** BEGIN Supplied data **

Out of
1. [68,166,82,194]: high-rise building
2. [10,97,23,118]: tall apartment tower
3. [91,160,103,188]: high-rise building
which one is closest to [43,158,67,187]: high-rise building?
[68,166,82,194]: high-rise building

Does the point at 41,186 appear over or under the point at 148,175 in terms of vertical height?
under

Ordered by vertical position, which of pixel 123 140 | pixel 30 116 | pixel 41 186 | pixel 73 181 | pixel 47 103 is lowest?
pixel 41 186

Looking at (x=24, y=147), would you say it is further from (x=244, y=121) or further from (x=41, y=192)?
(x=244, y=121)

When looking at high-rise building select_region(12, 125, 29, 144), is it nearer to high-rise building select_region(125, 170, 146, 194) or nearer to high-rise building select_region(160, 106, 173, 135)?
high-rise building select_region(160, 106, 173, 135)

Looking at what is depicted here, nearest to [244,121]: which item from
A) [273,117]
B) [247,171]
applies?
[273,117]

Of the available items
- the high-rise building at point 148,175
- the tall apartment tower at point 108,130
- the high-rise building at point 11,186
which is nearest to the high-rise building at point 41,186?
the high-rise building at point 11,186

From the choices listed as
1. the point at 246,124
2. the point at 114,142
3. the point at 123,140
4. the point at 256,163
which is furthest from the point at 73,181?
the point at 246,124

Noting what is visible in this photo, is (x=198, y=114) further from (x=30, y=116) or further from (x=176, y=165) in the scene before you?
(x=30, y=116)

** END Supplied data **
** BEGIN Supplied data **

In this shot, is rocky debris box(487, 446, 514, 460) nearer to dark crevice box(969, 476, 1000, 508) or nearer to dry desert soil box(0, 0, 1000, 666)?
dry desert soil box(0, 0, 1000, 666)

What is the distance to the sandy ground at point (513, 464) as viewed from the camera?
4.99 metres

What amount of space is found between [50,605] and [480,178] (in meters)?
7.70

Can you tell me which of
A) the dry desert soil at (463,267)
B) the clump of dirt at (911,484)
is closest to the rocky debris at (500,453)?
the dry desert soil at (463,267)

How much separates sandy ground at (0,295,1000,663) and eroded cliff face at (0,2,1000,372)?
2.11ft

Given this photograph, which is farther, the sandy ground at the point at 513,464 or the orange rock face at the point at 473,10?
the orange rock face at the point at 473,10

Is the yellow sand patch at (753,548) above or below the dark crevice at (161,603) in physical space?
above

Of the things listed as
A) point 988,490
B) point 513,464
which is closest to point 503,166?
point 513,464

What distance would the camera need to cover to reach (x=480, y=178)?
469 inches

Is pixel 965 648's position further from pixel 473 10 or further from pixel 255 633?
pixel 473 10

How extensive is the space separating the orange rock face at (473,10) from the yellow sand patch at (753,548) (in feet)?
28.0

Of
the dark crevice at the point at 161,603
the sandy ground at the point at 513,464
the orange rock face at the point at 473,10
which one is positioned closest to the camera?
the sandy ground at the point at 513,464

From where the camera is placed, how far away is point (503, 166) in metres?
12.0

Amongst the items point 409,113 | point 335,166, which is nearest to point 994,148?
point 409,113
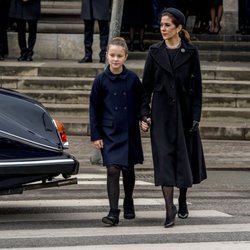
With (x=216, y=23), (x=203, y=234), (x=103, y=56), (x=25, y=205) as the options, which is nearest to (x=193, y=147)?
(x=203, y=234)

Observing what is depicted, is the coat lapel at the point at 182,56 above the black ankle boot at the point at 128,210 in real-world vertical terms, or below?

** END Supplied data **

▶ [Your objective]
Return each line in the spatial relation data that contains the word "orange", matching case exactly. Copy those lines in full.

▶ [Answer to this problem]
Given this photograph, which is farther, the sandy ground at the point at 513,464 or the orange rock face at the point at 473,10?
the orange rock face at the point at 473,10
How extensive is the space separating the orange rock face at (473,10) from the yellow sand patch at (753,548) (in feet)?
the orange rock face at the point at 473,10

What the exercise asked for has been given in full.